My father is an oncological surgeon. Although the price of a visit to a doctor’s office costs the same as five packs of flour on the black market, migrating would pose even greater challenges. At 52, he would not only have to struggle with growing a practice, he would have to spend years re-validating his medical credentials before he could see patients. But even more than this holds us back from leaving Venezuela permanently. Our strong sense of belonging persists.
In the 2012 presidential election where Henrique Capriles Radonski campaigned against Hugo Chavez, I went home from New York for the weekend, just to vote. That night we all shouted at each other, mostly at my dad, who was not admitting the gravity of what had happened. The country will soon hit rock bottom and change will come, he said. My mother, who usually takes his side and is our most optimistic voice, even joined my brothers and me in a show of frustration.
We had the same reaction in 2013, when Capriles denounced as fraud the election win of Maduro’s by little more than 1 percent of the vote. Months later, my brother joined bands of furious students in the streets. I remember containing my tears in class as a photo of him appeared in my Whatsapp feed, getting in the front lines of the protests. I swear I tried to stop him, my mother texted me, but he’s enraged.
Then came last December 6th. I called my mother at midnight and we spoke for half an hour between bouts of laughter and tears. For the first time in 17 years, the prospect of the Venezuela my family had come to call home might not be lost.
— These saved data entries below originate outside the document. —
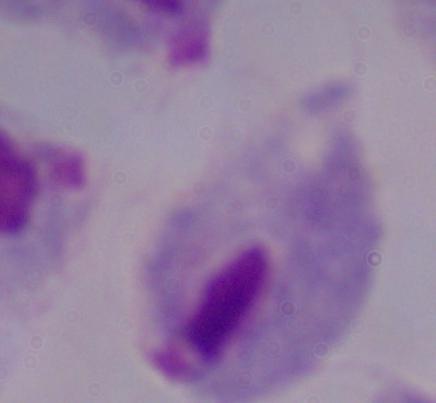

A trichomonad is seen. 1000x magnification. Micrograph.Name the parasite shown.
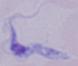
A trypanosome.

Summary:
  - Magnification: 1000x
  - Modality: micrograph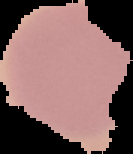
Cell region segmented out of the field of view; the surrounding area is masked to black. From a thin blood film. Malaria status: uninfected. Image is 133×154 pixels.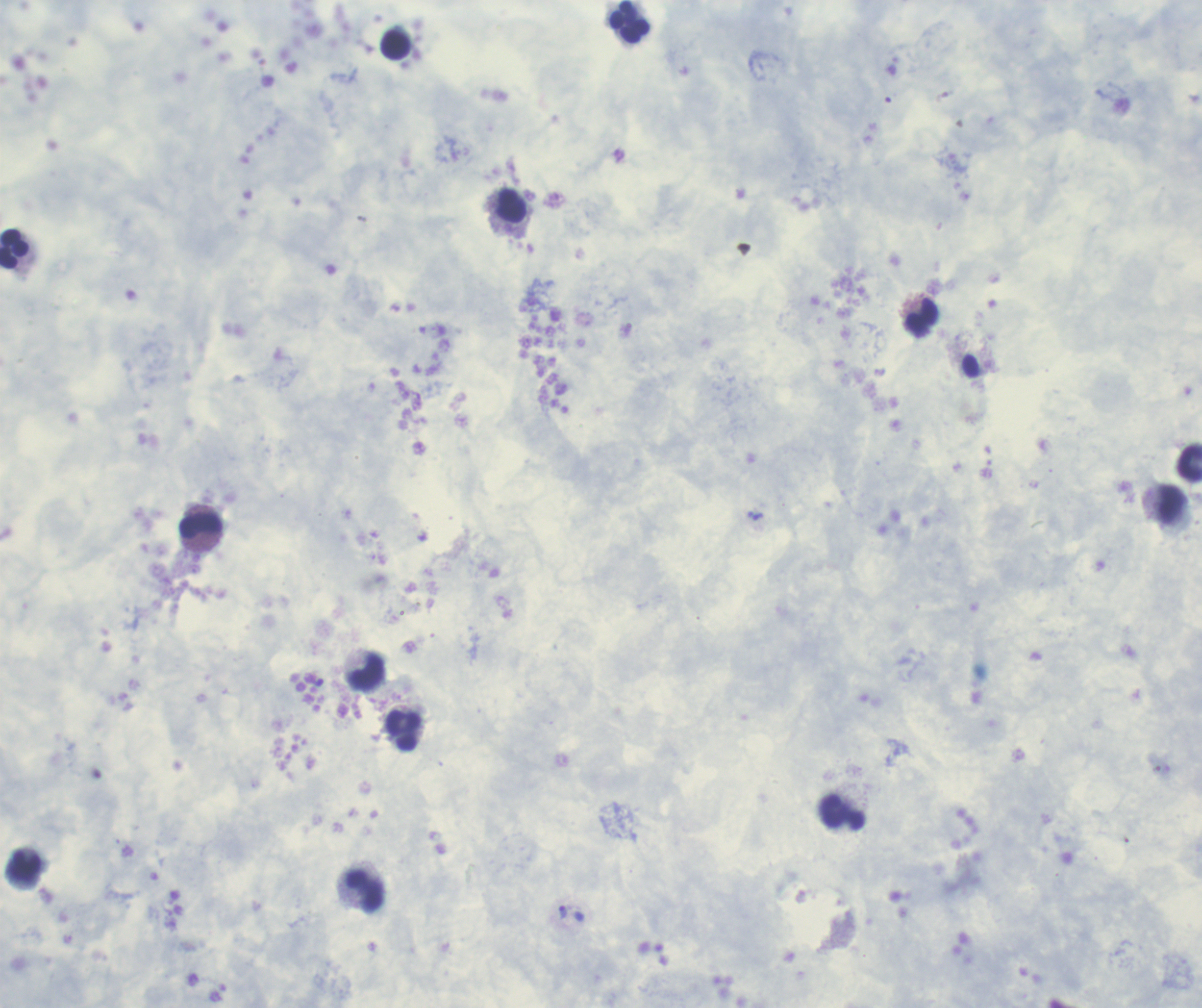

coordinate format = approximate centers as [x, y] in pixels
leukocyte locations = [631, 21], [396, 46], [512, 206], [14, 250], [921, 319], [1190, 463], [1171, 505], [201, 526], [367, 672], [404, 731], [843, 813], [24, 867], [366, 892]
trophozoite locations = [563, 912]
image size = 1202×1008 pixels
result = malaria parasites detected
preparation = thick blood film
background quality = unsatisfactory
magnification = 100x
field of view = single
stain = Romanowsky
context = previously used in a real diagnosis
coloration quality = good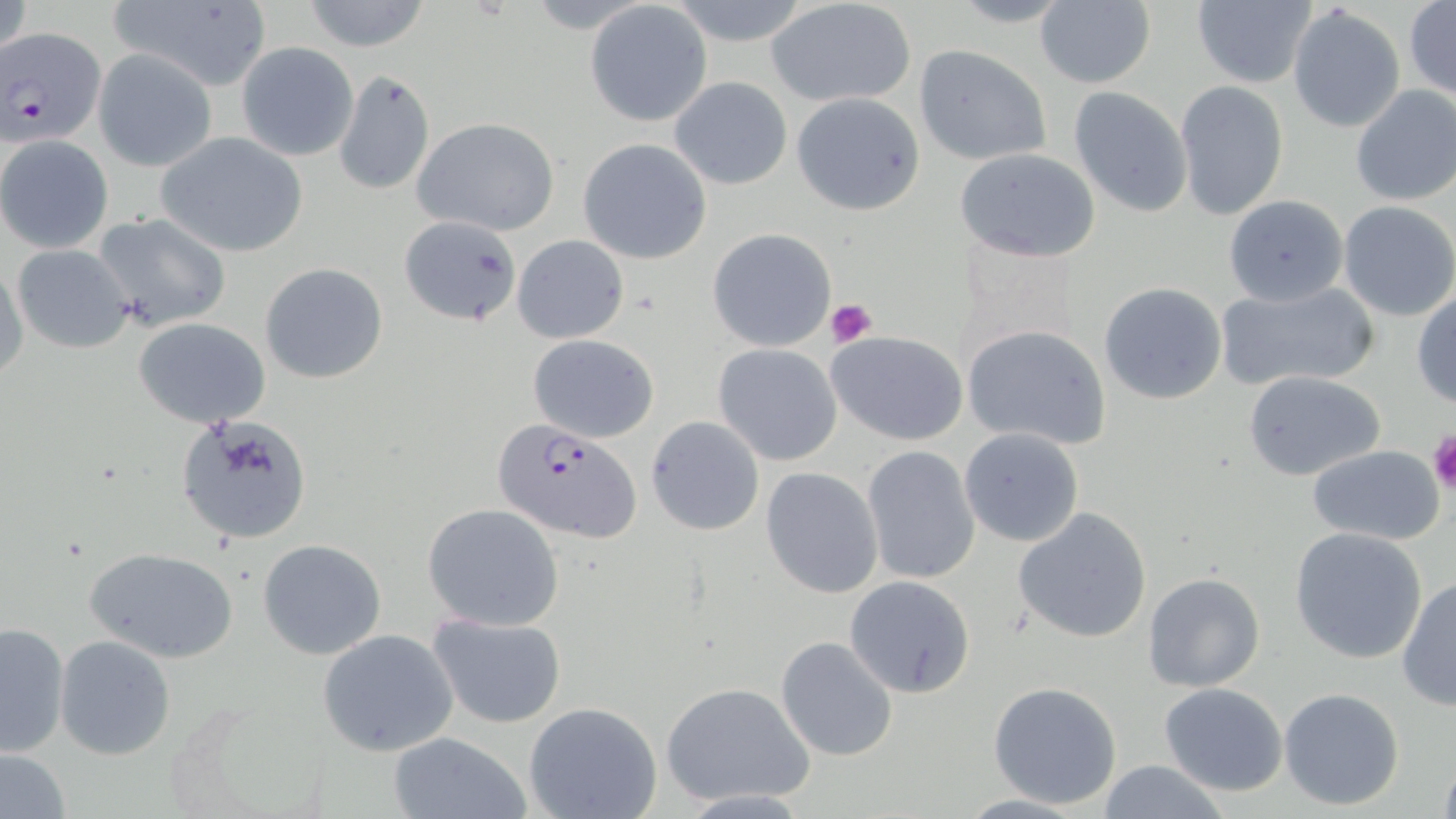
slide-level diagnosis = Plasmodium falciparum
modality = light microscopy
Plasmodium falciparum-infected red blood cell locations = approximate bounding boxes as named x1/y1/x2/y2 corners in pixels: (x1=1, y1=28, x2=106, y2=149), (x1=492, y1=420, x2=642, y2=544)
preparation = thin blood smear
magnification = 1000x
uninfected red blood cell locations = approximate bounding boxes as named x1/y1/x2/y2 corners in pixels: (x1=300, y1=0, x2=431, y2=52), (x1=662, y1=0, x2=819, y2=49), (x1=943, y1=0, x2=1081, y2=28), (x1=1034, y1=0, x2=1157, y2=89), (x1=107, y1=1, x2=273, y2=91), (x1=765, y1=1, x2=917, y2=107), (x1=1190, y1=1, x2=1317, y2=88), (x1=585, y1=2, x2=712, y2=125), (x1=1404, y1=2, x2=1455, y2=101), (x1=1287, y1=4, x2=1406, y2=133), (x1=236, y1=42, x2=358, y2=161), (x1=914, y1=45, x2=1052, y2=166), (x1=93, y1=49, x2=216, y2=171), (x1=332, y1=69, x2=435, y2=196), (x1=669, y1=76, x2=793, y2=190), (x1=1174, y1=80, x2=1288, y2=222), (x1=1350, y1=84, x2=1456, y2=206), (x1=1068, y1=86, x2=1194, y2=217), (x1=791, y1=93, x2=925, y2=214), (x1=411, y1=116, x2=559, y2=236), (x1=155, y1=131, x2=309, y2=257), (x1=0, y1=135, x2=113, y2=253), (x1=577, y1=139, x2=712, y2=264), (x1=953, y1=147, x2=1101, y2=263), (x1=1223, y1=195, x2=1348, y2=306), (x1=1337, y1=202, x2=1456, y2=321), (x1=93, y1=212, x2=231, y2=331), (x1=401, y1=215, x2=521, y2=324), (x1=707, y1=228, x2=836, y2=351), (x1=512, y1=234, x2=629, y2=344), (x1=13, y1=244, x2=136, y2=352), (x1=1, y1=258, x2=26, y2=380), (x1=260, y1=262, x2=388, y2=384), (x1=1216, y1=280, x2=1382, y2=394), (x1=1098, y1=281, x2=1228, y2=405), (x1=1412, y1=289, x2=1456, y2=408), (x1=134, y1=317, x2=270, y2=428), (x1=961, y1=325, x2=1112, y2=450), (x1=826, y1=330, x2=968, y2=445), (x1=527, y1=334, x2=660, y2=441), (x1=712, y1=343, x2=843, y2=465), (x1=1243, y1=370, x2=1386, y2=481), (x1=176, y1=414, x2=314, y2=545), (x1=646, y1=416, x2=764, y2=535), (x1=959, y1=428, x2=1085, y2=547), (x1=1307, y1=445, x2=1447, y2=545), (x1=862, y1=446, x2=979, y2=584), (x1=760, y1=468, x2=884, y2=598), (x1=423, y1=503, x2=565, y2=631), (x1=1014, y1=508, x2=1153, y2=644), (x1=1288, y1=527, x2=1429, y2=664), (x1=257, y1=539, x2=387, y2=659), (x1=83, y1=546, x2=240, y2=663), (x1=1142, y1=571, x2=1267, y2=693), (x1=1396, y1=575, x2=1455, y2=709), (x1=844, y1=577, x2=974, y2=696), (x1=427, y1=613, x2=568, y2=727), (x1=0, y1=621, x2=70, y2=756), (x1=317, y1=628, x2=459, y2=756), (x1=55, y1=635, x2=176, y2=759), (x1=776, y1=635, x2=899, y2=762), (x1=661, y1=681, x2=815, y2=808), (x1=988, y1=681, x2=1123, y2=809), (x1=1159, y1=682, x2=1288, y2=796), (x1=1278, y1=688, x2=1404, y2=811), (x1=523, y1=701, x2=662, y2=819), (x1=387, y1=731, x2=530, y2=818), (x1=1, y1=750, x2=70, y2=818), (x1=1438, y1=753, x2=1456, y2=819), (x1=1095, y1=759, x2=1230, y2=819)
field of view = single
platelet locations = approximate bounding boxes as named x1/y1/x2/y2 corners in pixels: (x1=827, y1=299, x2=878, y2=347), (x1=1426, y1=429, x2=1456, y2=494)
stain = May-Grünwald-Giemsa
image size = 1456×819 pixels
Might.
Just last week, on September 1st, I got some photos. My grandmother smiling. I imagined her among waves and waves of discontent people. It made me shiver. I couldn’t take my eyes off my phone.
To feel like I was doing something, at least a little thing, I tweeted out all the pictures I got. Each one showed a fuller crowd.
It was a good day, a day that ended with high expectations but even higher doubts.
Our family’s future, like that of the country’s, is still as it has been for as long I can remember: absolutely uncertain.
But we all try to remain hopeful as we have been taught since we were very young. When I was 12, my parents engaged passionately in all of the protests of 2002. The jean jacket that my mother had worn during the marches, full of Venezuelan flag pins and opposition symbols, hung in our living room for many years. She took it down at some point, when the memories it brought became too bitter for us all. A while back, I asked her what had become of it.
“I keep it safe, as a historic document of how much we have fought to achieve our long awaited return to democracy, our liberty!,” she texted back.
“Every time I add a new pin, I hang it back in the closet with the certainty that, although it might not be the last one, the story will end with the jacket framed in an acrylic box and hanged in the most inescapable wall of the house. I do not lose hope.”
Days later, she clarified: “It’s not only that we don’t lose hope. There’s a lot of us Venezuelans who are convinced that countries don’t die, and that if we don’t end up participating in its reconstruction, we have raised children who will.”